Acı gerçekler mi, tatlı yalanlar mı?
Dürüst olun. Hepimizin cehaleti sevdiğimiz anlar olmuştur elbet. İlişkisi harika giden -gittiğini düşünen-ve oldukça mutlu olan bir kadının aldatıldığını öğrendiğini düşünün. Bu acı gerçekle yüzleşip ilişkisini sonlandıracak mı, yoksa görmezden gelip tatlı yalanlarla yaşamaya devam mı edecek? Aslına bakarsanız her ikisi de hüzünlü birer kapı. İkisine de tekmeyi basıp eski ve mutlu yaşamınıza dönmek istiyorsunuz. Acı gerçek, kendinizi berbat hissettirecek. Güçlü oldunuz, gerçekle yüzleştiniz ama o çok sevdiğiniz adam, artık geçmişinizin soluk bir sayfası. Tatlı yalan, kendinizi berbat hissetmenizi bir nebze erteleyecek.

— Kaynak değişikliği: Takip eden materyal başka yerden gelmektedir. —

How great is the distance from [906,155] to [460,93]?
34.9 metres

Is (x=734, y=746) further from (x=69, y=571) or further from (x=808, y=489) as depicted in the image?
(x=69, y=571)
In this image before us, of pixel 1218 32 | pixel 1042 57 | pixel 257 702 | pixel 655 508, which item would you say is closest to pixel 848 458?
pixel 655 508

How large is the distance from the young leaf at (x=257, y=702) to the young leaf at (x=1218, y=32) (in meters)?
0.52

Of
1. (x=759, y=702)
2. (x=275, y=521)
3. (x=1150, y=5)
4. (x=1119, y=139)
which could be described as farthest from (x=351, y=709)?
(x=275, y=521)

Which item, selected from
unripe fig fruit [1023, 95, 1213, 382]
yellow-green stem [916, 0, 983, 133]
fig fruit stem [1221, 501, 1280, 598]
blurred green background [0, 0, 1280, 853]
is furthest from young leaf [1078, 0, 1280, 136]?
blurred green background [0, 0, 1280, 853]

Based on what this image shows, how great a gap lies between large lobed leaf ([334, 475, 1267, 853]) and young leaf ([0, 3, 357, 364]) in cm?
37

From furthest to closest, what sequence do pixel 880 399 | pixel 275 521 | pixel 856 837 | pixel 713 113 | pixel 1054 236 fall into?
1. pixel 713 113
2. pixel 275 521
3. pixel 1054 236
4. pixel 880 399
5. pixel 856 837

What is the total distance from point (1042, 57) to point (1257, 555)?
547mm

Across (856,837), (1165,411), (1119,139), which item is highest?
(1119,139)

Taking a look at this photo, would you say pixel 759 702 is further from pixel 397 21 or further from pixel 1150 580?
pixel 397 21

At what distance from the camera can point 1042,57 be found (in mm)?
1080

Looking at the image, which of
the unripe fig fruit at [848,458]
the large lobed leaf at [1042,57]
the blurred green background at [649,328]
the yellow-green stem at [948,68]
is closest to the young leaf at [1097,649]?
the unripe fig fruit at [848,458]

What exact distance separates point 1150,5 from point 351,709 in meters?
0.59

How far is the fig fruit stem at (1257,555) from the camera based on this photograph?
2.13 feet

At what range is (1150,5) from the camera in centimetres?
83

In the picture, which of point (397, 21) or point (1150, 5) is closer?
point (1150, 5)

Hani sabahları saatiniz 7.55'te çalar, uyanırsınız ve beş dakika daha ertelersiniz. Beş dakika daha fazla uyumanın verdiği sevinci yaşarsınız. İşte tatlı yalan da o beş dakikadır aslında. Acıyı erteleyen beş masum dakika...
Sanırım en berbat an uyanma kısmı olmalı. Uyandığınızda cevaplamanız gereken bir sorunuz vardır artık. Hayatın size sunduğu sayısız seçimden biri dikilir baş ucunuzda. Zayıf tarafınız ertelemenizi söyler. Kısa bir süre için daha mutlu olmak istiyorum, bir ilizyonu yaşadığımın farkındayım ama bunu görmezden geliyorum. Tatlı yalanları yaşarken farkındalık hissi ve sabrınızın son kum taneleri sizi diğer kapıya sürükler. Evet, acı gerçek kalbinize saplanacak. Mutluluğunuz kanayacak. Hatta kendinize serumla neşe takviye edeceksiniz, bünyeniz belki onu bile kaldırmayacak. Bana sorarsanız, her ne kadar baş etmesi güç olsa da her zaman Acı Gerçek asıl kapımız olmalı. Sonuçta o beş dakika geçecek, alarm çalacak, sıcak yatağınızdan kalkacaksınız ve buz gibi suyla yüzünüzü yıkayacaksınız. Gerçekliğe dönüş, sizi soğukluğuyla üşütecek ve tir tir titretecek. Sonuçta kim demiş kırmızı hapı yutmanın kolay olduğunu, öyle değil mi?
Minik bir not: Yarın ölecekmiş gibi yaşamak da sunulan bir diğer kırmızı hap sanırım.